We all know why that didn’t happen. Yet another effect of the COVID-19 pandemic, the opening was delayed. But as of this week, the doors have opened (softly, anyway) at the Victory Park spot. Starting Monday, you can go in for the full experience.
As Krstic told the Observer in January, this is not an exact replica of the Mot Hai Ba we know and love in East Dallas. It’s aimed to be the same quality, designed for the Victory Park neighborhood, he said.
The result is a drastically larger dining room with welcoming hues in a clean interior design. The music's different — for one, louder than in the intimate, original location — the vibe is different, but the quality of ingredients and the execution of dishes is unchanged.
The wine list is larger, going beyond the French focus of the East Dallas spot. Here, you have two full lists of white and red from around the world. Reds from Southeast Europe, Georgia and Lebanon are one reason we’ll return to experience some new wines with guidance from the sommelier.
The cocktail list has options designed specifically for the Victory Park location. The Victory Lap has reposado tequila, Thai chili and mango for a not-messing-around spice and a savory essence somehow. The Red Rooster comes out with layers of red, clear and green with Rhum Agricole, Sochu, lime, bitters and mint.
The food menu seems full — an expectation we didn’t have being in this slightly reopened COVID world we’re in — and the banh xèo is a good place to start.
The Vietnamese rice flour cake is crispy and filled with shiitake, bean sprouts, green onions and your choice of tofu, shrimp or five-spice brisket ($16 with shrimp). A heaping pile of herbs and lettuce comes with it, as well as a proper nuoc cham for dipping. The experience of incorporating the herbs and dipping it in the sauce is messy, but worth the crispy texture and the flavor of properly seasoned and bright ingredients.
Fish and seafood coming out of a Mot Hai Ba is always a safe bet, and the crab and Texas oroblanco salad is a fresh item to share, but can be a small meal on its own ($18). Even better if you want crab, though, are the crab-stuffed leeks ($26).

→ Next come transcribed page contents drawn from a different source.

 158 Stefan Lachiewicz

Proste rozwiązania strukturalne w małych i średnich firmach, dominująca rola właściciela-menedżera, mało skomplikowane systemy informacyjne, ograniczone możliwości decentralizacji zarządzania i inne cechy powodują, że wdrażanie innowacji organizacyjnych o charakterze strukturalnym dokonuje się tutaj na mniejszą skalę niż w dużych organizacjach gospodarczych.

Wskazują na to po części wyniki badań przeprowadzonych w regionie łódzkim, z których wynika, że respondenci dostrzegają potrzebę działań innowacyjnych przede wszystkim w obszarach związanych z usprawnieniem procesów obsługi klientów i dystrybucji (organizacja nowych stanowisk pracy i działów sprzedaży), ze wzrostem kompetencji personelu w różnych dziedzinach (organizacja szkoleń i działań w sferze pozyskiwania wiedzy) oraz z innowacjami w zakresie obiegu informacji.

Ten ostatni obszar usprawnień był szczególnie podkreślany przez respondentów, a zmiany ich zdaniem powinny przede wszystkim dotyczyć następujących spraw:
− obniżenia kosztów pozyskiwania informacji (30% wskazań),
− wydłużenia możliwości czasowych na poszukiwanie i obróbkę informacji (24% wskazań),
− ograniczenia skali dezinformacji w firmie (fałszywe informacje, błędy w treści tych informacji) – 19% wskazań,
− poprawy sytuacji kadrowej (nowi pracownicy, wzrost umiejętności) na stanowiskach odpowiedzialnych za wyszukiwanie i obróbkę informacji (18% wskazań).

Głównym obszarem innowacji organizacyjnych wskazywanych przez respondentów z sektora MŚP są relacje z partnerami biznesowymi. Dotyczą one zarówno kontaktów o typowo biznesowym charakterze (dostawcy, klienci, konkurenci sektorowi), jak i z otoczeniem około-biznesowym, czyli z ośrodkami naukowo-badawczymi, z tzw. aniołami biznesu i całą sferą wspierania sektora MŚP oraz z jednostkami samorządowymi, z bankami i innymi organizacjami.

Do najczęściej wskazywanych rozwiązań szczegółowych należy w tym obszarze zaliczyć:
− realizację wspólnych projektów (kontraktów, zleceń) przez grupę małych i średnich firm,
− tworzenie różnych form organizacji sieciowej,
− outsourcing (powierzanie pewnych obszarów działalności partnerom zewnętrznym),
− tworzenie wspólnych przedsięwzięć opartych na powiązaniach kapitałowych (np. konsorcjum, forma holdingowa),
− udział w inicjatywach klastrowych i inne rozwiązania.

This dish had the best flavors of the night for our table: Three leeks are filled with Louisiana blue crab, jasmine rice and ginger and baked. The savory cylinders sit on top of an incredible smoked fish bone fume and onion marmalade. It’s not the easiest plate to consume: cutting into the leeks, or biting into them, is difficult, as the vegetable doesn’t want to break and tears off in strands. However, the awkwardness is worth it. A next visit may entail just mixing it all together because that onion marmalade paired with the sweet crab and complemented perfectly well with the texture of rice is something we will never stop craving.
Again, the vibe is different here. If you’re driving from East Dallas expecting the same little, intimate restaurant we’ve grown accustomed to as our neighborhood spot, you may be disappointed. It’s not bad, it’s not lesser than, it’s not more than, it’s just different. And it works.
And when it comes down to it, you’re not tasting the bricks of the different building. You’re sitting in the comfortable chair (far more comfortable than the stools in East Dallas) and experiencing the food of chef Krstic. No matter where you’re doing that, you’re ending your night with a satisfied palate.
Mot Hai Ba, 665 High St. (Victory Park). 469-250-7293. Open for dine-in at limited capacity 5 to 10 p.m. Monday through Thursday and 5 to 11 p.m. Friday and Saturday.